What you are asked to do | All of the data is to be restated word for word.
Segment Start: Input for this task
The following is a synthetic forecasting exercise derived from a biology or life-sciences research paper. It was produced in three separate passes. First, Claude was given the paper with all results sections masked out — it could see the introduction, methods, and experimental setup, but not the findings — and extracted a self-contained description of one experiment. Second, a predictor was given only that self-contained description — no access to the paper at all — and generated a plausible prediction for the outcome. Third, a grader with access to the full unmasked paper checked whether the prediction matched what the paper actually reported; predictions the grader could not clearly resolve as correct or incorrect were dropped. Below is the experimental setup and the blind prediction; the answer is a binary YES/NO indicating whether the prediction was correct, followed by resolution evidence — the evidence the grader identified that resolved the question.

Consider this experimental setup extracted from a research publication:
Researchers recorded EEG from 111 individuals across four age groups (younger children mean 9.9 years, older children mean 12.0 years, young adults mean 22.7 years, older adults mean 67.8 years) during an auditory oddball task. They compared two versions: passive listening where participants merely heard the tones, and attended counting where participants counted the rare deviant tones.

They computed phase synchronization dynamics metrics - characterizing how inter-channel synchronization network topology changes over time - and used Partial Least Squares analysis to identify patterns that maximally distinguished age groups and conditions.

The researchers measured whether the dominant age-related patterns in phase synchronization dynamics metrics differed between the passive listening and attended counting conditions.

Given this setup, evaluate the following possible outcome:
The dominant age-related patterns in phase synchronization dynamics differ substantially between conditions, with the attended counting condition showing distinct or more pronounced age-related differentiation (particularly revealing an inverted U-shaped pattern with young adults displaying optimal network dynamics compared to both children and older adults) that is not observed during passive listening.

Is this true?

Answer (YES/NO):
Segment End: Input for this task
Task solution |
The following is a synthetic forecasting exercise derived from a biology or life-sciences research paper. It was produced in three separate passes. First, Claude was given the paper with all results sections masked out — it could see the introduction, methods, and experimental setup, but not the findings — and extracted a self-contained description of one experiment. Second, a predictor was given only that self-contained description — no access to the paper at all — and generated a plausible prediction for the outcome. Third, a grader with access to the full unmasked paper checked whether the prediction matched what the paper actually reported; predictions the grader could not clearly resolve as correct or incorrect were dropped. Below is the experimental setup and the blind prediction; the answer is a binary YES/NO indicating whether the prediction was correct, followed by resolution evidence — the evidence the grader identified that resolved the question.

Consider this experimental setup extracted from a research publication:
Researchers recorded EEG from 111 individuals across four age groups (younger children mean 9.9 years, older children mean 12.0 years, young adults mean 22.7 years, older adults mean 67.8 years) during an auditory oddball task. They compared two versions: passive listening where participants merely heard the tones, and attended counting where participants counted the rare deviant tones.

They computed phase synchronization dynamics metrics - characterizing how inter-channel synchronization network topology changes over time - and used Partial Least Squares analysis to identify patterns that maximally distinguished age groups and conditions.

The researchers measured whether the dominant age-related patterns in phase synchronization dynamics metrics differed between the passive listening and attended counting conditions.

Given this setup, evaluate the following possible outcome:
The dominant age-related patterns in phase synchronization dynamics differ substantially between conditions, with the attended counting condition showing distinct or more pronounced age-related differentiation (particularly revealing an inverted U-shaped pattern with young adults displaying optimal network dynamics compared to both children and older adults) that is not observed during passive listening.

Is this true?

Answer (YES/NO):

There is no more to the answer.